Smartwatches for Heart Health

Home page Description: 
New study highlights how smartwatches can detect early signs of worsening heart failure.
Posted On: March 19, 2026
Image Caption: 
Wearable technology, such as a smartwatch, is effective at gathering physiological data (like heart rate) from people passively, in their daily lives. This makes these technologies good candidates for monitoring symptoms of heart failure that are difficult to measure in traditional clinical settings. Illustration by Katie Yost ©2025

A new study from UHN, featured on the cover of Nature Medicine, shows that wearable technologies such as Apple Watch can help monitor heart failure by providing early signs of deteriorating health where medical attention may be needed.

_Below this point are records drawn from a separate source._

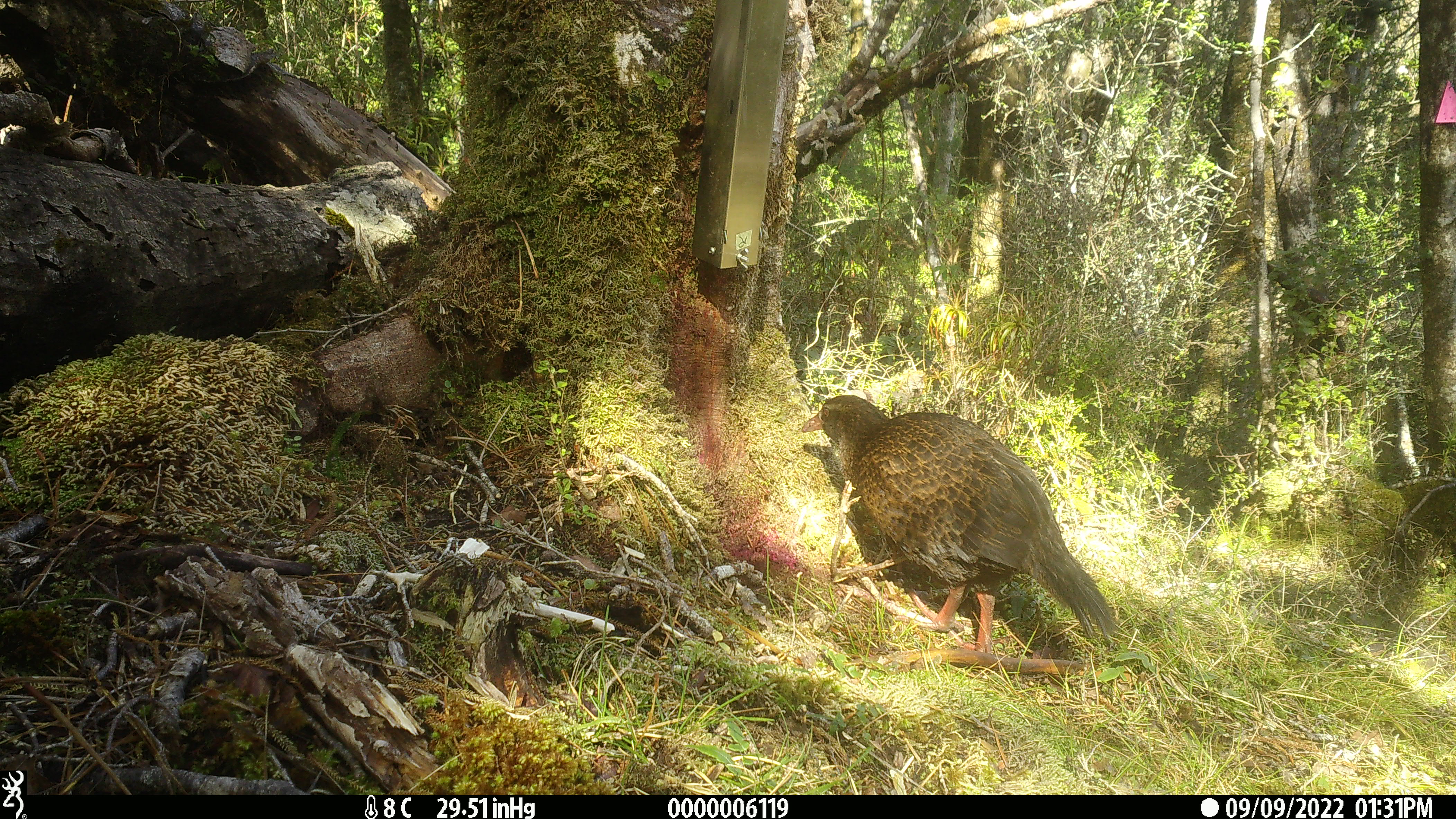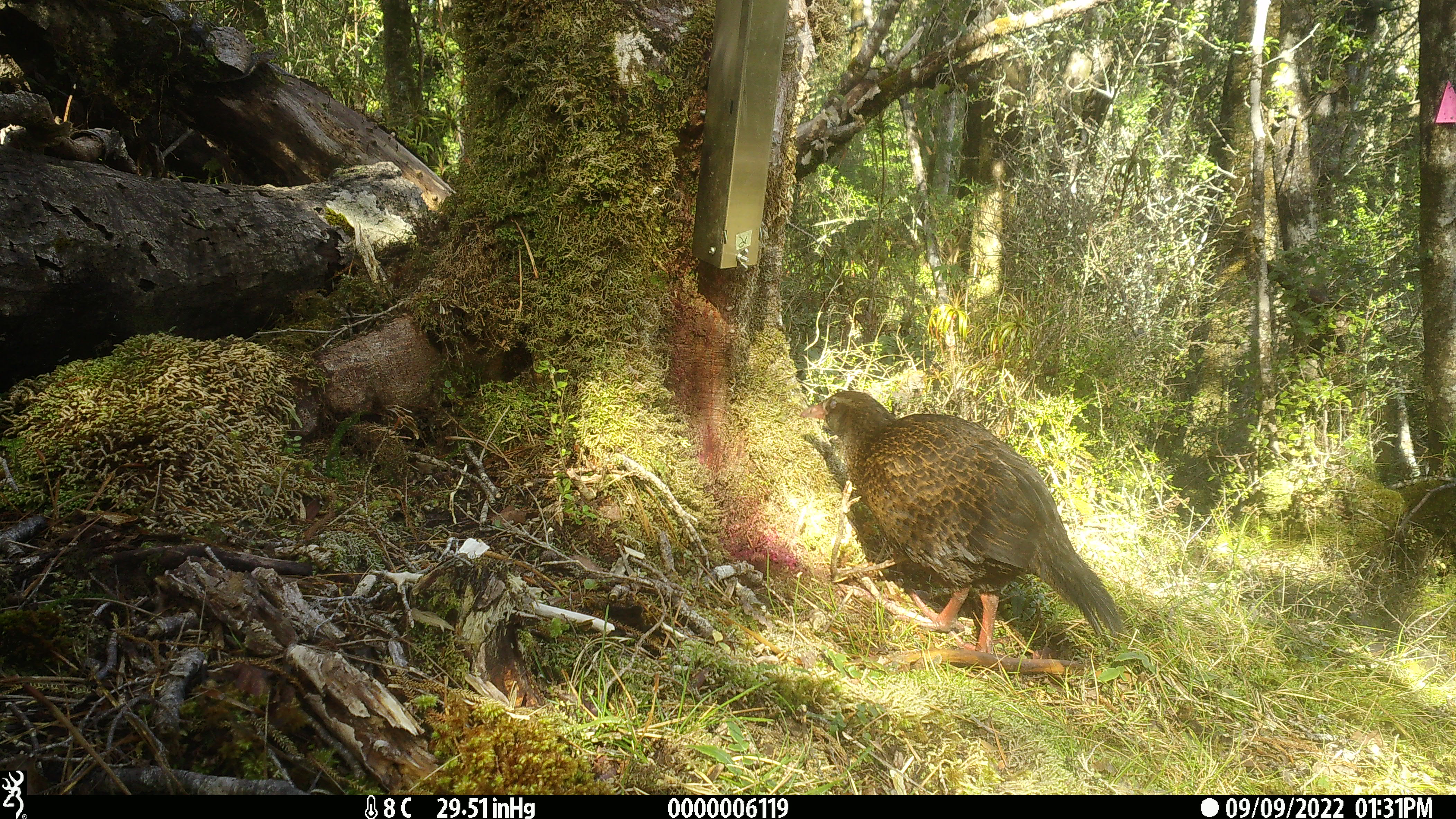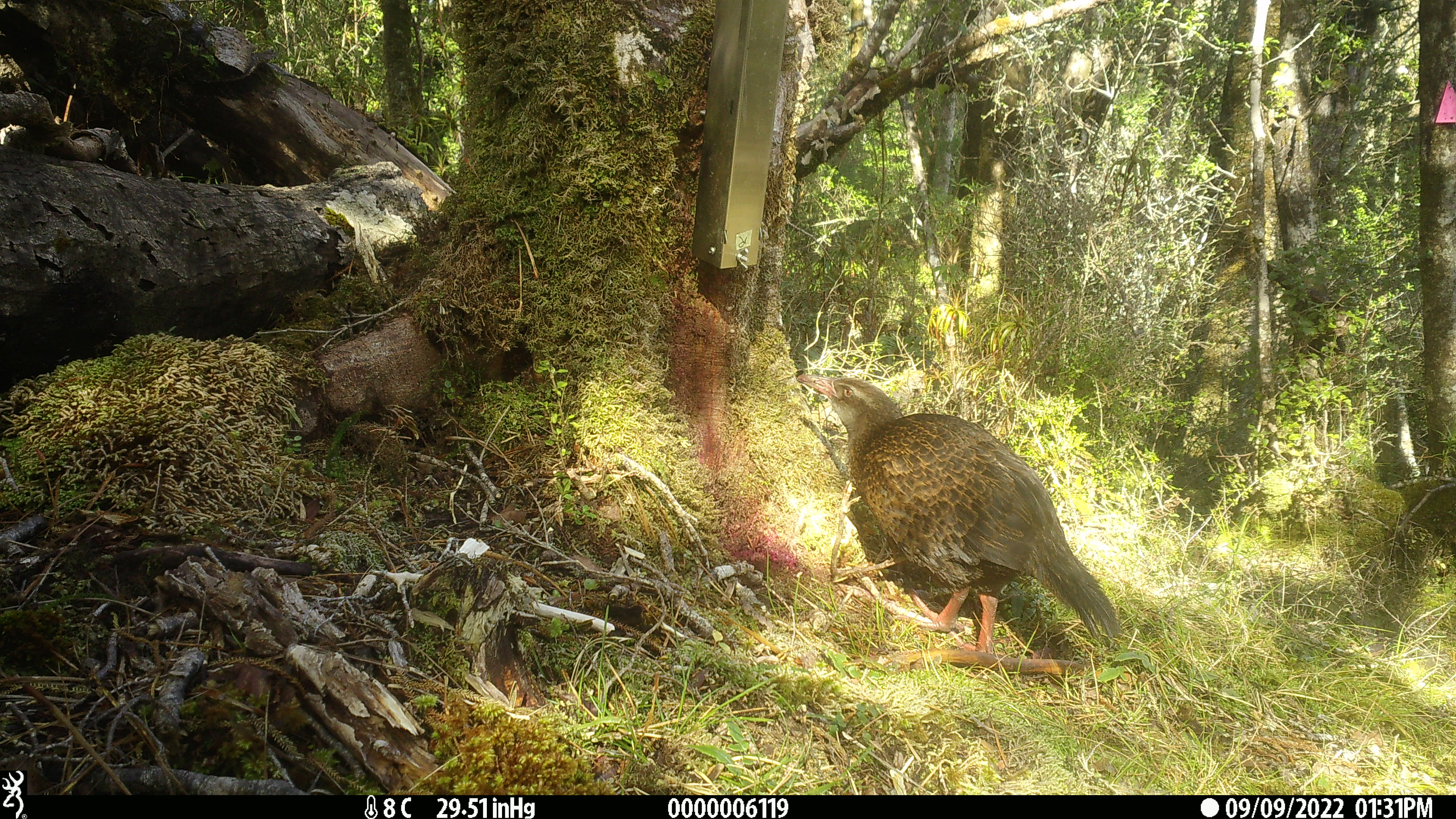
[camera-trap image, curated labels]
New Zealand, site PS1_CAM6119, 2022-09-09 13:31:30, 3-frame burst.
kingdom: Animalia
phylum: Chordata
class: Aves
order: Gruiformes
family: Rallidae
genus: Gallirallus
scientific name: Gallirallus australis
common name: weka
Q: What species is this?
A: Weka (Gallirallus australis).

Heart failure—when the heart does not pump blood adequately to meet the body’s needs—is a global health crisis that leads to hospitalizations, increased use of health care services, and reduced life expectancy. Despite recent medical advances, patients with heart failure still face a high risk of poor outcomes. This highlights the need to improve risk assessment and better guide timely interventions.

“For patients with heart failure, periods of stability are often interspersed with flare-ups of symptoms such as shortness of breath or fatigue. These episodes may require medical attention to prevent hospitalization and improve quality of life,” says Dr. Heather Ross, Clinician Investigator at UHN and co-senior author of the study. “However, risk assessments for heart failure patients often rely on scheduled clinical visits or evaluation tools that take measurements at only one point in time. They don’t account for the changing, episodic nature of heart failure.”

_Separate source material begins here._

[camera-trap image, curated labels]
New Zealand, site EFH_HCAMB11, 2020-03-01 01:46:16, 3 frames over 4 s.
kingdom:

Therefore, doctors and clinicians need to find better ways of monitoring heart failure symptoms and predicting when medical intervention may be needed. Wearable technology, such as Apple Watch, can continuously track important health and fitness measures, such as heart rate and blood oxygen levels, making it an excellent candidate for monitoring. However, until recently, it has been unclear how these measurements might be used to understand day-to-day changes in people living with heart failure.

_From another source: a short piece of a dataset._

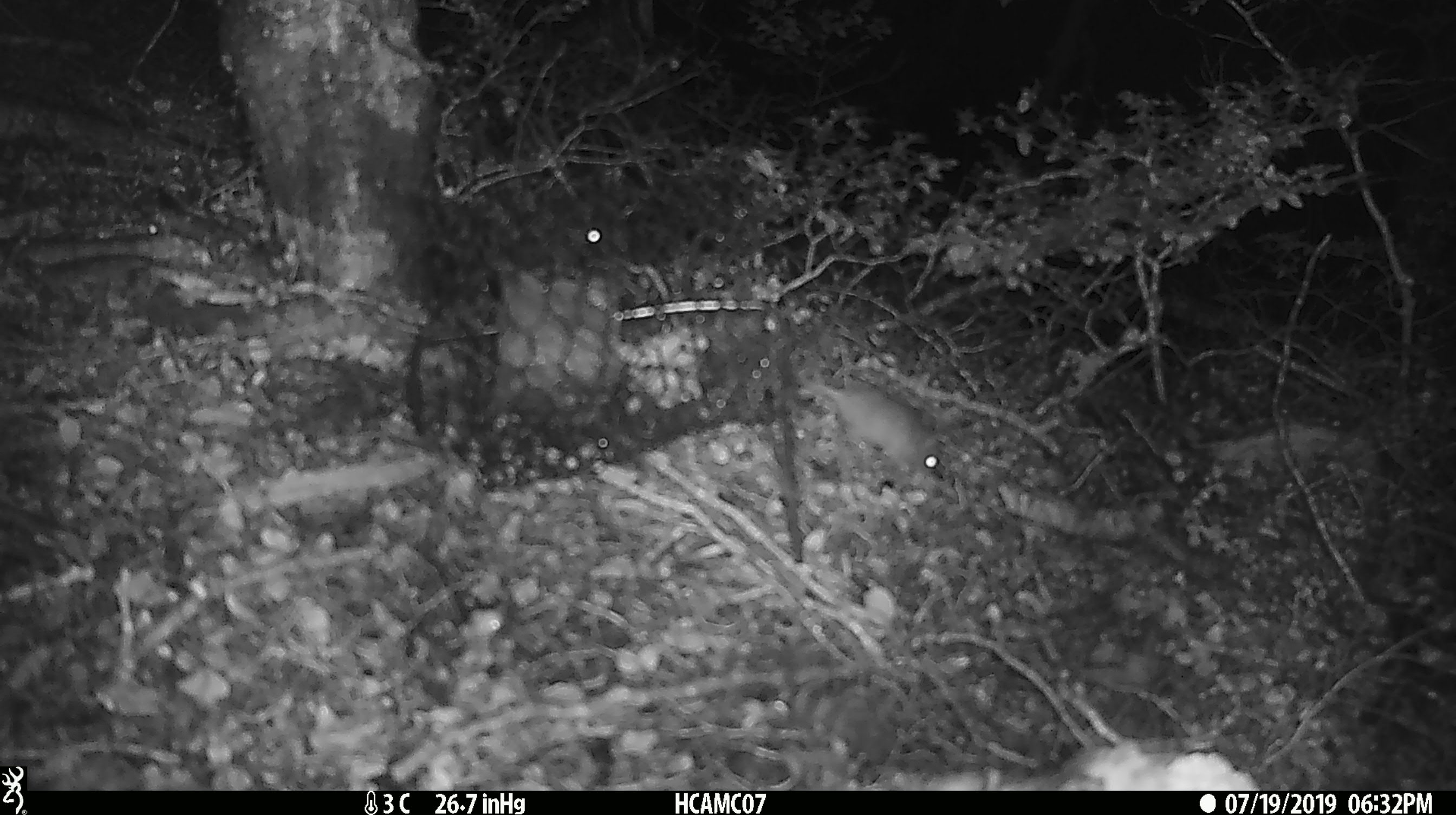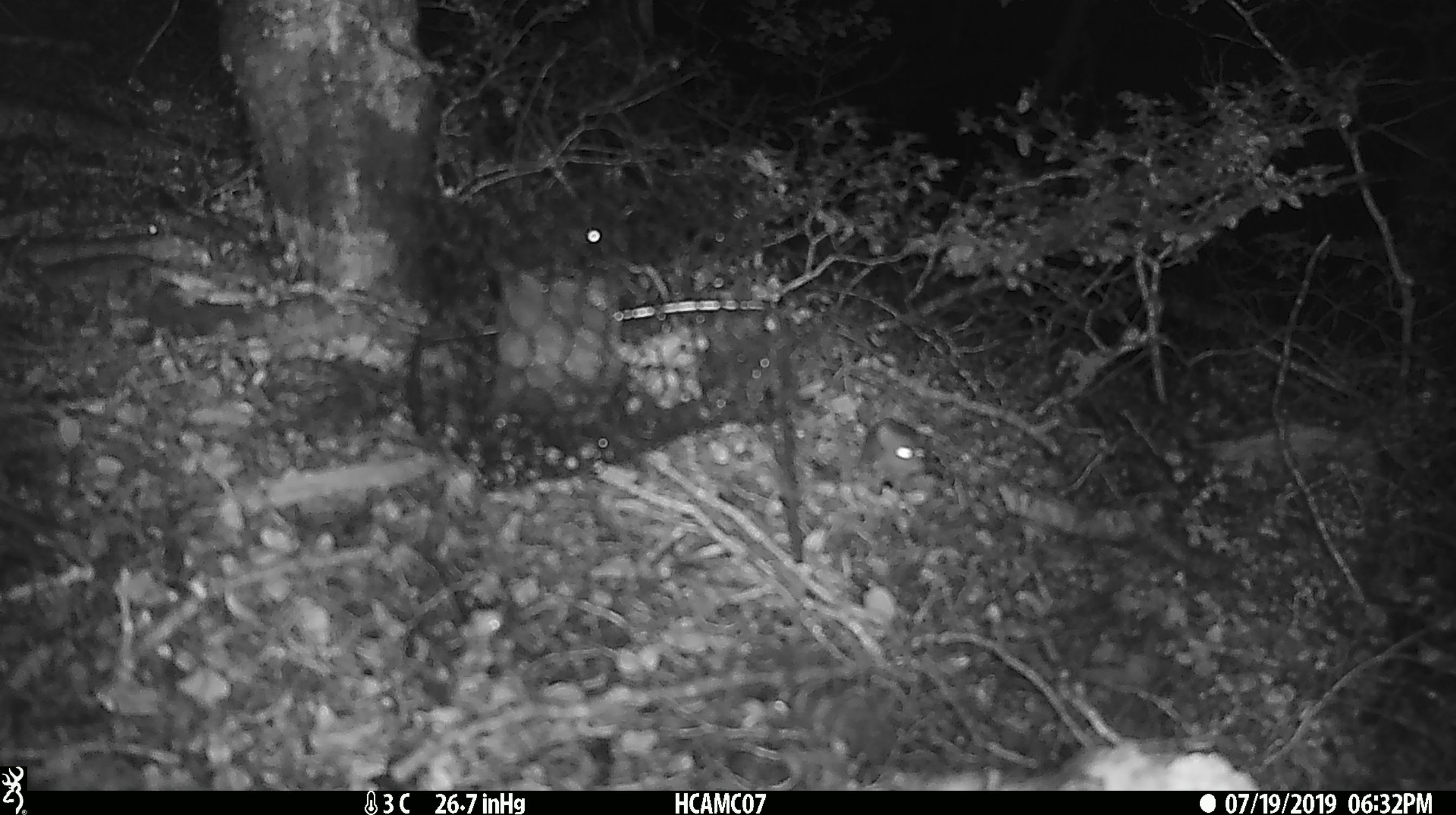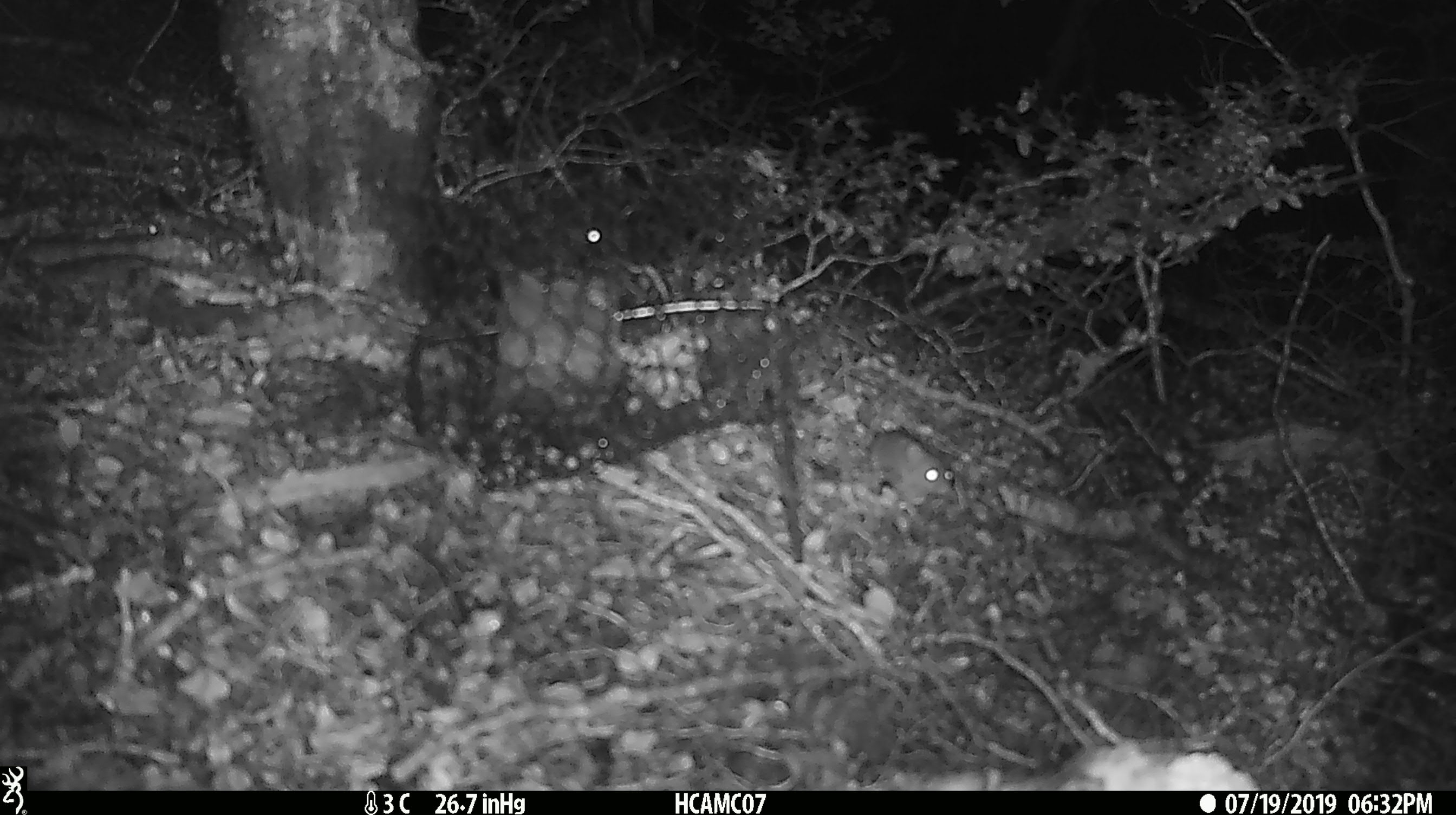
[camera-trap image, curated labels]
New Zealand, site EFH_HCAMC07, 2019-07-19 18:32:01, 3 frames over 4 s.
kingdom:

To investigate this, the research team, led by researchers at UHN’s Peter Munk Cardiac Centre and the Ted Rogers Centre for Heart Research, initiated the Ted Rogers Understanding Exacerbations of Heart Failure study (TRUE-HF) in collaboration with Apple in the fall of 2020. The study examined whether biometric data from Apple Watch could be used to predict peak oxygen uptake (pVO2) in patients with heart failure in their daily lives for a three-month period. PVO2 is the highest amount of oxygen the body uses during intense exercise, serving as a key indicator of cardiorespiratory fitness. It is typically measured in a clinical setting using Cardiopulmonary Exercise Testing (CPET), where patients are evaluated while exercising to maximal capacity.

“We created an AI model, called TRUE-HF, trained on data from 154 patients and then validated on 63 patients, to estimate individuals' daily peak oxygen uptake using measurements from Apple Watch,” says Dr. Chris McIntosh, Senior Scientist at UHN and co-senior author of the study. “We found that when participants went about their daily routines while wearing an Apple Watch, our smartwatch-based pVO2 estimates strongly correlated with lab-derived ones from CPET.”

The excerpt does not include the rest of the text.